Cutting Alloc Time Down with Transparent Huge Pages in the Nanos Unikernel

There are a ton of research papers on unikernels going back forever. Now that Nanos has been around for a few years we've been popping up in them and so we pay close attention to whenever someone seems to suggest there might be a performance or security issue.

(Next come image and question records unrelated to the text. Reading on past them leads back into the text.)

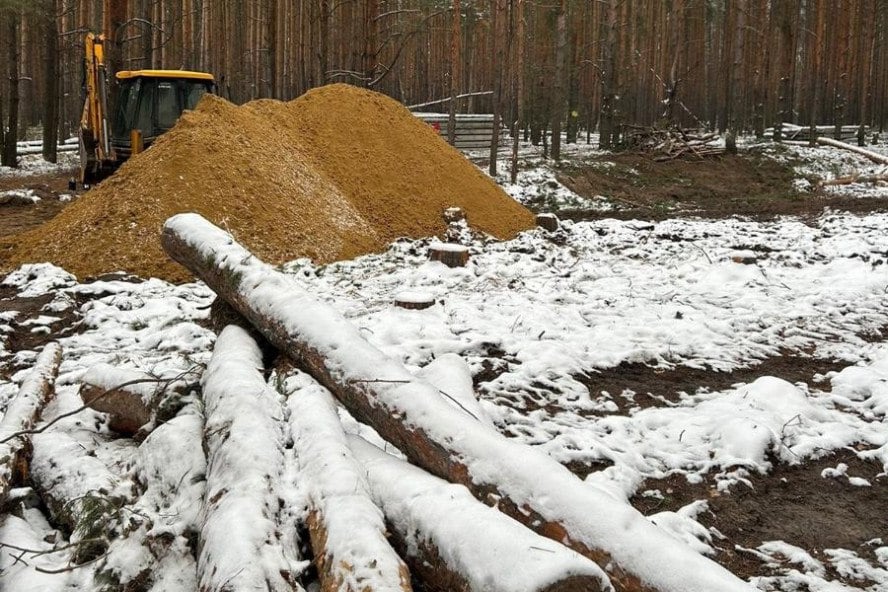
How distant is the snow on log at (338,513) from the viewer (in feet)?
6.59

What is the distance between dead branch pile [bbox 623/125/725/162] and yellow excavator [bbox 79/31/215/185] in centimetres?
1242

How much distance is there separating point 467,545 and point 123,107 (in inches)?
500

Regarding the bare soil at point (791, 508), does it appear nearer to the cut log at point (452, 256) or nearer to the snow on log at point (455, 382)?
the snow on log at point (455, 382)

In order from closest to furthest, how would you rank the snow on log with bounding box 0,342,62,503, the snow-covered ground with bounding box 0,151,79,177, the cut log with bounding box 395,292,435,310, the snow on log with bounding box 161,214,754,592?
the snow on log with bounding box 161,214,754,592 → the snow on log with bounding box 0,342,62,503 → the cut log with bounding box 395,292,435,310 → the snow-covered ground with bounding box 0,151,79,177

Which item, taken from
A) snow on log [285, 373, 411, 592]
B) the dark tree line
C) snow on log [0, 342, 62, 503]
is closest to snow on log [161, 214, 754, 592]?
snow on log [285, 373, 411, 592]

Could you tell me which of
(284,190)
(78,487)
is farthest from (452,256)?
(78,487)

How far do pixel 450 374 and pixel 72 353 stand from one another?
3.11 m

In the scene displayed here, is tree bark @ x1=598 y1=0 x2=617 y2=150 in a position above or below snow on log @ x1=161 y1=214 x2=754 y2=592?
above

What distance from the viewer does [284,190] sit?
9.41 meters

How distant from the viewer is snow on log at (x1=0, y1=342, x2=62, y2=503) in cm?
288

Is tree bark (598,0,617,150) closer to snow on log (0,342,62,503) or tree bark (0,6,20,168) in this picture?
tree bark (0,6,20,168)

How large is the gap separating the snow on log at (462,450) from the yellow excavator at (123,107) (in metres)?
8.74

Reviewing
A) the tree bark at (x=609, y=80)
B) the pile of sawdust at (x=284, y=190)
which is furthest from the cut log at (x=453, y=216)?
the tree bark at (x=609, y=80)

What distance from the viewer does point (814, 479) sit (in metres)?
3.77
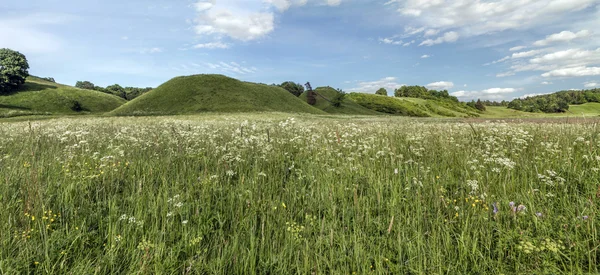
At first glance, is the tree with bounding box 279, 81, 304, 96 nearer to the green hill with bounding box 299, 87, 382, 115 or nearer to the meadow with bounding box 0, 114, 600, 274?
the green hill with bounding box 299, 87, 382, 115

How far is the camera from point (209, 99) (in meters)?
70.0

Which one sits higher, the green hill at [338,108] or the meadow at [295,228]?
the green hill at [338,108]

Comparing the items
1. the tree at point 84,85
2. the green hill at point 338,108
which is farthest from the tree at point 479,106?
the tree at point 84,85

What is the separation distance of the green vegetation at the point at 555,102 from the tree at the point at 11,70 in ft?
837

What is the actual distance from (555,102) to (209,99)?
210m

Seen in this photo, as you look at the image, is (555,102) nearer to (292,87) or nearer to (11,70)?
(292,87)

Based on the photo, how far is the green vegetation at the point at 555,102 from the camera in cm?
15775

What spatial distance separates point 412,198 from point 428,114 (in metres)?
143

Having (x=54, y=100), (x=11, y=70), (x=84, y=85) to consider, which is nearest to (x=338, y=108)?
(x=54, y=100)

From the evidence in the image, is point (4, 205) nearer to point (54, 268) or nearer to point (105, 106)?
point (54, 268)

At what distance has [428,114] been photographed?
132 metres

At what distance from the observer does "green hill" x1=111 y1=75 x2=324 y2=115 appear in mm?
63062

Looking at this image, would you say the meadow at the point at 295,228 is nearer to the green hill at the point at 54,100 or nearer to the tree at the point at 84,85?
the green hill at the point at 54,100

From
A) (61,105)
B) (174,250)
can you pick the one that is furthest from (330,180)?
(61,105)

One paper had indicated poor memory management performance. We figured out pretty quickly that it was because we did not have support for transparent huge pages. This is a feature that has been around in Linux for a while now and we just now got around to implementing it. Pages of memory in nanos were being allocated in 4k chunks, which is still the default set in Linux, yet a lot of software today will make use of linux's THP by allocating in larger chunks of 2M at a time - typically without even knowing it (eg: it is transparent).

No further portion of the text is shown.